__Document section__:
[Start of Attachment]
Descriptive statistics were calculated for all variables and correlations were produced for all independent and dependent variables. The distributions of the four dependent variables were examined for normality and all we normally distributed; no outliers were identified beyond 2.5 standard deviations from the mean and there was no evidence of kurtosis. Hierarchical multiple regression models were used to examine the relationships between anxiety, depression and all four HRQoL outcomes while controlling for demographics and HIV disease related variables. Four separate regression models (one for each HRQoL outcome) were created. The regression models predicting the HRQoL outcome were created sequentially, whereby age and education were entered at the first step, followed by HIV related variables (CD4 cell count, HIV plasma log viral load, and adherence), followed by anxiety, and finally, depression. The significance of the standardized beta weights in the final step was used to determine the significance of the relationships of interest. Psychological variables were added to the model in separate steps in order to assess the predictive value of these variables while accounting for the demographic and disease related variables. The addition of substance abuse variables (use of alcohol to intoxication, heroin, cocaine, and marijuana over the past 30 days) to the model did not alter the pattern of results.
[End of Attachment]
__Data extract__:
[Start of Attachment]
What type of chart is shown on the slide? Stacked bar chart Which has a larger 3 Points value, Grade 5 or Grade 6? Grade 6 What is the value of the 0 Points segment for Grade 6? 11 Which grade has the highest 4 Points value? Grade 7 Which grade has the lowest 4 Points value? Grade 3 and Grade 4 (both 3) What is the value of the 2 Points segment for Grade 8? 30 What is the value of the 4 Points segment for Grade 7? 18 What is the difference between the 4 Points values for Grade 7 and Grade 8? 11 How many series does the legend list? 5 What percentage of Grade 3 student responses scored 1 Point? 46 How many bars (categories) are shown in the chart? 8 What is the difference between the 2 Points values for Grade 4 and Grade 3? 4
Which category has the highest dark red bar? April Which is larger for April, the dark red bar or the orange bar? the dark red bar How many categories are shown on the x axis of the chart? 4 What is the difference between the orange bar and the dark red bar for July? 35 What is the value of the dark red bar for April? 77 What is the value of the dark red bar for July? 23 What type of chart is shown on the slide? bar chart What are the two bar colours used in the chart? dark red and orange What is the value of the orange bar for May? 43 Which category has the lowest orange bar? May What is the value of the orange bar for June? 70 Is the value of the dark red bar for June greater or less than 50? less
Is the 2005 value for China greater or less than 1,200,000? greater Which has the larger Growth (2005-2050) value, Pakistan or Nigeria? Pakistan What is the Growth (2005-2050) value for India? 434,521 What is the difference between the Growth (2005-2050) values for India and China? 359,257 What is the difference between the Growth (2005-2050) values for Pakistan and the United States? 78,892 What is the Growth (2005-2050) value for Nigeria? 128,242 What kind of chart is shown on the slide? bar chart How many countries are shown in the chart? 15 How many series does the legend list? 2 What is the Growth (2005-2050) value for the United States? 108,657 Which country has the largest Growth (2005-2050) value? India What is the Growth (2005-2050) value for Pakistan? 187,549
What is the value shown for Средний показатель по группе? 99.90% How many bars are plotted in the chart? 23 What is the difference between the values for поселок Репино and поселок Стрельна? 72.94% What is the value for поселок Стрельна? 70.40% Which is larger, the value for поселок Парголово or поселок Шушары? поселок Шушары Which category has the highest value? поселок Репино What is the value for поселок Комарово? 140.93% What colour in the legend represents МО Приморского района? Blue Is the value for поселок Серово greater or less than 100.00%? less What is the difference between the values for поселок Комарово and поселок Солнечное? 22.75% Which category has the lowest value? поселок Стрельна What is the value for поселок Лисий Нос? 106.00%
[End of Attachment]
__Your objective__:
Answer these about the regression methods text above, one line each.
(a) How many separate regression models were created?
(b) Which variables were entered at the first step?
(c) What changed when substance abuse variables were added to the model?

__Answer to the exercise__:
(a) Four, one for each HRQoL outcome.
(b) Age and education.
(c) Nothing; the pattern of results was not altered.